Theodorakakos et al. [5] investigated a droplet behaviour on three different surfaces. The droplet remained the same shape in the steady flow condition but the θs would change with different temperature. The shape of the droplet was similar to the work of Hao & Cheng [7] who used LBM for the predictions. Also, they observed that the droplet detached from the wall only at a very high gas velocity (~16 m/s). However, the gas flow rate in the application is around 5 m/s or equal to Re 164 due to the practicality [8]. The droplet that is nearer to the sidewall tends to travel toward the side walls in the gas-flowed rectangular channel. It formed a water film on the wall as more droplet started to accumulate on it [8].
Zhu et al. [6] studied the motion of the droplet in a continuous generation. The modelling setup is much closer to the actual conditions. The continuous generation of droplet affects the motion of the previously detached droplet in the microchannel. As the droplet occupies the microchannel, the free-flow area becomes lesser. Thus, the flow pressure focus on the new droplet more than the previously detached one. The same approach was used in Qin et al. [8]. Zhu et al. [6] investigated the droplet behaviour in a rectangular microchannel of different aspect ratio (AR), of height to width, with the same cross-section area. The findings showed that the droplet tends to stick at side-walls for cases of high AR cases. On the other hand, the droplet tends to stick on the top wall for all cases of low AR. The longest detachment time and the largest detachment diameter occur in cases of AR of 0.5 unit.
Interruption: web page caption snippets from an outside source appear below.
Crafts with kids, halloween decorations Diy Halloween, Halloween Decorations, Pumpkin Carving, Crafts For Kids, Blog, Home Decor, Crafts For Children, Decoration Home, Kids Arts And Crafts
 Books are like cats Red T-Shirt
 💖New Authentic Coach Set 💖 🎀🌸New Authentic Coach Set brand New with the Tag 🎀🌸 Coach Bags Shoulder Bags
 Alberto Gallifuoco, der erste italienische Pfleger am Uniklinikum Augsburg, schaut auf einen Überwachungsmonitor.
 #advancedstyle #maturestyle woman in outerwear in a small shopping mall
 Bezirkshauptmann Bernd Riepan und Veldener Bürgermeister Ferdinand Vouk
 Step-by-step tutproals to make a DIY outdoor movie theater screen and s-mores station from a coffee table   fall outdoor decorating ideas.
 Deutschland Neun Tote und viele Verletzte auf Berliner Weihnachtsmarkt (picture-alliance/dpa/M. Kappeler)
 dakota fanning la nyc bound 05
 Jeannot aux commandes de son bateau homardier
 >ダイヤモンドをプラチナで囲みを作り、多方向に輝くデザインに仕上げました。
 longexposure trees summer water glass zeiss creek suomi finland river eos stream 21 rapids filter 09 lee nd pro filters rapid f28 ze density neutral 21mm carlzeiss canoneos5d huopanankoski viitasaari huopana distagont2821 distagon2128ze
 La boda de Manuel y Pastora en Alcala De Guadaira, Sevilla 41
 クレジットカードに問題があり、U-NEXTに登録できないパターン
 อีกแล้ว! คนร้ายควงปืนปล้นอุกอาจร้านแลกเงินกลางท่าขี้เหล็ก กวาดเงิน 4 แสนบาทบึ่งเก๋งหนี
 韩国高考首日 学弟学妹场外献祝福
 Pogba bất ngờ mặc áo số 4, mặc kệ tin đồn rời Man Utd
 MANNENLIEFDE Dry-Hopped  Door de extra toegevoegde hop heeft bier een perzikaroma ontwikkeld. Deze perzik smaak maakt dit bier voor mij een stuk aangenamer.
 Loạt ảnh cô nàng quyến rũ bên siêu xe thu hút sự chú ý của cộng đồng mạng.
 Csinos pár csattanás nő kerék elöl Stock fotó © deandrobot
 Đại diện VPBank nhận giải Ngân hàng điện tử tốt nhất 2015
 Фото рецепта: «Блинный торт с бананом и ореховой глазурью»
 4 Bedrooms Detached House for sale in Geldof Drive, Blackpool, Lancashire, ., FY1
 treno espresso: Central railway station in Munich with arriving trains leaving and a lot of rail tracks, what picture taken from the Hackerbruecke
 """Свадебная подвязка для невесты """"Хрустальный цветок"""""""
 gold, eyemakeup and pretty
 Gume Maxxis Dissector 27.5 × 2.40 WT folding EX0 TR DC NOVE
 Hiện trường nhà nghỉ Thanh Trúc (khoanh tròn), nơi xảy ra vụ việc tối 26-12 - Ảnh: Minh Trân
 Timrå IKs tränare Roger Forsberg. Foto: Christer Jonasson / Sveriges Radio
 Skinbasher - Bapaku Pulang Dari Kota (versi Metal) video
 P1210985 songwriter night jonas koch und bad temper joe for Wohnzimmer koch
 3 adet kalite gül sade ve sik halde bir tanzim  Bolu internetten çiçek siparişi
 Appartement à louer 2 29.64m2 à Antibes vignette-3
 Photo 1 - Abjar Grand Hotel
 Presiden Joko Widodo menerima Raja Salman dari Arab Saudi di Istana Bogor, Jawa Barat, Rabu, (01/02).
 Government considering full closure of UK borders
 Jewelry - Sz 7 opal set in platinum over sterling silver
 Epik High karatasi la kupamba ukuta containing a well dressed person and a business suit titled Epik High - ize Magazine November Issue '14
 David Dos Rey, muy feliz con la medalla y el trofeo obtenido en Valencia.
The longest removal time for a droplet to exit the microchannel occurs at AR of 0.25 unit. The highest pressure drop in the microchannel consisting a droplet occurs at AR of 0.1 unit. Also, a semi-circular microchannel was investigated as well. The detachment time for semi-circular channel is longer than the rectangle but the removal time is shorter than the rectangular cross-section type.
Furthermore, Zhu et al. [6] investigated other types of cross-section, i.e. the rectangular with the curved bottom wall, trapezoidal, upside-down Trapezoidal, triangular microchannels. Those microchannels have equal width and height. The constraints were practical as it would not change the number of channels per row in the arrays. They measured the detachment time, the droplet diameter during detachment and the total droplet removal time. The performance favoured the triangular cross-section; in descending order, it followed by a trapezoid, the rectangle with a curved bottom wall, rectangular, upside-down trapezoid. They presented the results in ratios, i.e. (i) the wetted area to the area of microchannel wall, (ii) the water volume to the microchannel volume and (iii) the friction factor during operation to friction factor of an empty microchannel.
Yang et al. [108] observed the dynamic behaviour of water droplets in a gas microchannel. The setup characterised the test under automotive condition, i.e., 0.82 A/cm2 and 70°C. As shown in Fig. 5, two adjacent water droplets were growing next to each other. In the first 180s, those droplets were still growing in its initial position on the carbon paper. The θs of the droplets was between 70° to 80°. The growth of the water droplet was found to be non-linear or discontinued at times. It happened when the water inside the GDL layers was still filling or spreading beneath it. At the time 480 s, droplets coalescence happened in the microchannel. It happened between two droplets that were growing closer together. As the droplets collide, it sticks to the hydrophilic wall on the side. In the authors’ opinion, the droplet could had experienced agitation on the liquid-vapour interface or a slight jump from the floor upon the coalescence (The phenomenon is described in Section 3.5).
Qin et al. [8] investigated the phenomenon by performing a series of CFD simulations and focused on the role of walls hydrophobicity and the GDL for the water dispensing purpose. Qin et al. [8] found that the droplet took a shorter time to detach from the source than the surface of a higher hydrophobicity. During the detachment, the droplet leaned forward, and the ascending θs increases with higher gas flow rate. Furthermore, Qin et al. [8] confirmed that the microchannel walls in the hydrophilic conditions could prevent the microchannel from clogging. At first glance, those physical behaviours may seem to contradict the understanding that the droplet would travel faster on the hydrophobic surface (GDL). As shown in Fig. 6, Qin et al. [8] showed that the temporal result of transporting the volume of liquid on the sidewalls of a microchannel. Similar to the observations made by Yang et al. [108]s’ experiment, the gas flow induces drag on the water film. Over the time, the film on the hydrophilic wall grew toward the end of the microchannel as the air-flow was shearing the film. Qin et al. [8] was able to observe the liquid film that was thinning at the leading edge but thickening at the end of the microchannel (exit). The airflow had caused the extra volume of water to propagate as surface wave toward the exit. As the water volume increases at the end of the channel (film), the liquid would sheared-off by the gas flow eventually.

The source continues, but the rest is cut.